----- Data extracts
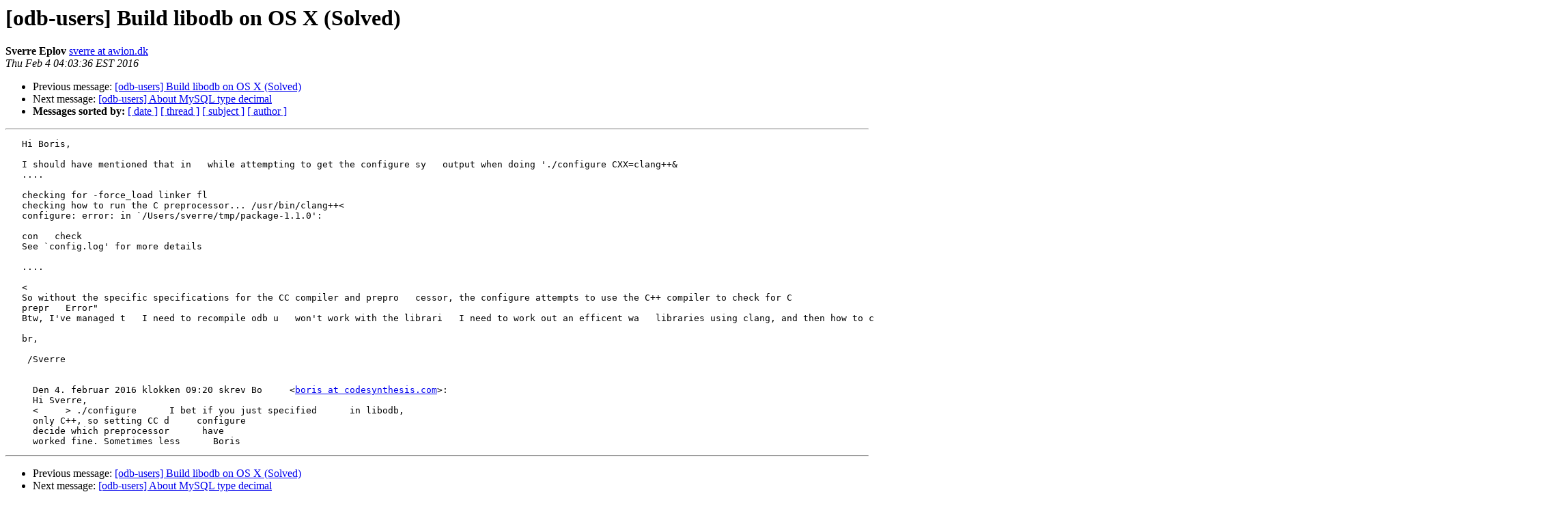

--- FILE ---
content_type: text/html; charset=iso-8859-1
request_url: https://codesynthesis.com/pipermail/odb-users/2016-February/003068.html
body_size: 3471
content:
<!DOCTYPE HTML PUBLIC "-//W3C//DTD HTML 3.2//EN">
<HTML>
 <HEAD>
   <TITLE> [odb-users] Build libodb on OS X (Solved)
   </TITLE>
   <LINK REL="Index" HREF="index.html" >
   <LINK REL="made" HREF="mailto:odb-users%40codesynthesis.com?Subject=%5Bodb-users%5D%20Build%20libodb%20on%20OS%20X%20%28Solved%29&In-Reply-To=boris.20160204101807%40codesynthesis.com">
   <META NAME="robots" CONTENT="index,nofollow">
   <META http-equiv="Content-Type" content="text/html; charset=us-ascii">
   <LINK REL="Previous"  HREF="003067.html">
   <LINK REL="Next"  HREF="003065.html">
 </HEAD>
 <BODY BGCOLOR="#ffffff">
   <H1>[odb-users] Build libodb on OS X (Solved)</H1>
    <B>Sverre Eplov</B> 
    <A HREF="mailto:odb-users%40codesynthesis.com?Subject=%5Bodb-users%5D%20Build%20libodb%20on%20OS%20X%20%28Solved%29&In-Reply-To=boris.20160204101807%40codesynthesis.com"
       TITLE="[odb-users] Build libodb on OS X (Solved)">sverre at awion.dk
       </A><BR>
    <I>Thu Feb  4 04:03:36 EST 2016</I>
    <P><UL>
        <LI>Previous message: <A HREF="003067.html">[odb-users] Build libodb on OS X (Solved)
</A></li>
        <LI>Next message: <A HREF="003065.html">[odb-users] About MySQL type decimal
</A></li>
         <LI> <B>Messages sorted by:</B> 
              <a href="date.html#3068">[ date ]</a>
              <a href="thread.html#3068">[ thread ]</a>
              <a href="subject.html#3068">[ subject ]</a>
              <a href="author.html#3068">[ author ]</a>
         </LI>
       </UL>
    <HR>  
<!--beginarticle-->
<PRE>
   Hi Boris,

   I should have mentioned that in   while attempting to get the configure sy   output when doing './configure CXX=clang++&amp;
   ....

   checking for -force_load linker fl
   checking how to run the C preprocessor... /usr/bin/clang++&lt;
   configure: error: in `/Users/sverre/tmp/package-1.1.0':

   con   check
   See `config.log' for more details

   ....

   &lt;
   So without the specific specifications for the CC compiler and prepro   cessor, the configure attempts to use the C++ compiler to check for C
   prepr   Error&quot; 
   Btw, I've managed t   I need to recompile odb u   won't work with the librari   I need to work out an efficent wa   libraries using clang, and then how to compi   libcutl I need to figure out how to compile and l   GCC, even though the one installed on the system is compile   clang.

   br,

    /Sverre

   
     Den 4. februar 2016 klokken 09:20 skrev Bo     &lt;<A HREF="http://codesynthesis.com/mailman/listinfo/odb-users">boris at codesynthesis.com</A>&gt;:
     Hi Sverre,
     &lt;     &gt; ./configure      I bet if you just specified      in libodb,
     only C++, so setting CC d     configure
     decide which preprocessor      have
     worked fine. Sometimes less      Boris
</PRE>









<!--endarticle-->
    <HR>
    <P><UL>
        <!--threads-->
	<LI>Previous message: <A HREF="003067.html">[odb-users] Build libodb on OS X (Solved)
</A></li>
	<LI>Next message: <A HREF="003065.html">[odb-users] About MySQL type decimal
</A></li>
         <LI> <B>Messages sorted by:</B> 
              <a href="date.html#3068">[ date ]</a>
              <a href="thread.html#3068">[ thread ]</a>
              <a href="subject.html#3068">[ subject ]</a>
              <a href="author.html#3068">[ author ]</a>
         </LI>
       </UL>

<hr>
<a href="http://codesynthesis.com/mailman/listinfo/odb-users">More information about the odb-users
mailing list</a><br>
</body></html>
----------
### Exercise details
The records above are to be quoted exactly, with all pictures left out.

### Response to the task
--- FILE ---
content_type: text/html; charset=iso-8859-1
request_url: https://codesynthesis.com/pipermail/odb-users/2016-February/003068.html
body_size: 3471
content:
<!DOCTYPE HTML PUBLIC "-//W3C//DTD HTML 3.2//EN">
<HTML>
 <HEAD>
   <TITLE> [odb-users] Build libodb on OS X (Solved)
   </TITLE>
   <LINK REL="Index" HREF="index.html" >
   <LINK REL="made" HREF="mailto:odb-users%40codesynthesis.com?Subject=%5Bodb-users%5D%20Build%20libodb%20on%20OS%20X%20%28Solved%29&In-Reply-To=boris.20160204101807%40codesynthesis.com">
   <META NAME="robots" CONTENT="index,nofollow">
   <META http-equiv="Content-Type" content="text/html; charset=us-ascii">
   <LINK REL="Previous"  HREF="003067.html">
   <LINK REL="Next"  HREF="003065.html">
 </HEAD>
 <BODY BGCOLOR="#ffffff">
   <H1>[odb-users] Build libodb on OS X (Solved)</H1>
    <B>Sverre Eplov</B> 
    <A HREF="mailto:odb-users%40codesynthesis.com?Subject=%5Bodb-users%5D%20Build%20libodb%20on%20OS%20X%20%28Solved%29&In-Reply-To=boris.20160204101807%40codesynthesis.com"
       TITLE="[odb-users] Build libodb on OS X (Solved)">sverre at awion.dk
       </A><BR>
    <I>Thu Feb  4 04:03:36 EST 2016</I>
    <P><UL>
        <LI>Previous message: <A HREF="003067.html">[odb-users] Build libodb on OS X (Solved)
</A></li>
        <LI>Next message: <A HREF="003065.html">[odb-users] About MySQL type decimal
</A></li>
         <LI> <B>Messages sorted by:</B> 
              <a href="date.html#3068">[ date ]</a>
              <a href="thread.html#3068">[ thread ]</a>
              <a href="subject.html#3068">[ subject ]</a>
              <a href="author.html#3068">[ author ]</a>
         </LI>
       </UL>
    <HR>  
<!--beginarticle-->
<PRE>
   Hi Boris,

   I should have mentioned that in   while attempting to get the configure sy   output when doing './configure CXX=clang++&amp;
   ....

   checking for -force_load linker fl
   checking how to run the C preprocessor... /usr/bin/clang++&lt;
   configure: error: in `/Users/sverre/tmp/package-1.1.0':

   con   check
   See `config.log' for more details

   ....

   &lt;
   So without the specific specifications for the CC compiler and prepro   cessor, the configure attempts to use the C++ compiler to check for C
   prepr   Error&quot; 
   Btw, I've managed t   I need to recompile odb u   won't work with the librari   I need to work out an efficent wa   libraries using clang, and then how to compi   libcutl I need to figure out how to compile and l   GCC, even though the one installed on the system is compile   clang.

   br,

    /Sverre

   
     Den 4. februar 2016 klokken 09:20 skrev Bo     &lt;<A HREF="http://codesynthesis.com/mailman/listinfo/odb-users">boris at codesynthesis.com</A>&gt;:
     Hi Sverre,
     &lt;     &gt; ./configure      I bet if you just specified      in libodb,
     only C++, so setting CC d     configure
     decide which preprocessor      have
     worked fine. Sometimes less      Boris
</PRE>









<!--endarticle-->
    <HR>
    <P><UL>
        <!--threads-->
	<LI>Previous message: <A HREF="003067.html">[odb-users] Build libodb on OS X (Solved)
</A></li>
	<LI>Next message: <A HREF="003065.html">[odb-users] About MySQL type decimal
</A></li>
         <LI> <B>Messages sorted by:</B> 
              <a href="date.html#3068">[ date ]</a>
              <a href="thread.html#3068">[ thread ]</a>
              <a href="subject.html#3068">[ subject ]</a>
              <a href="author.html#3068">[ author ]</a>
         </LI>
       </UL>

<hr>
<a href="http://codesynthesis.com/mailman/listinfo/odb-users">More information about the odb-users
mailing list</a><br>
</body></html>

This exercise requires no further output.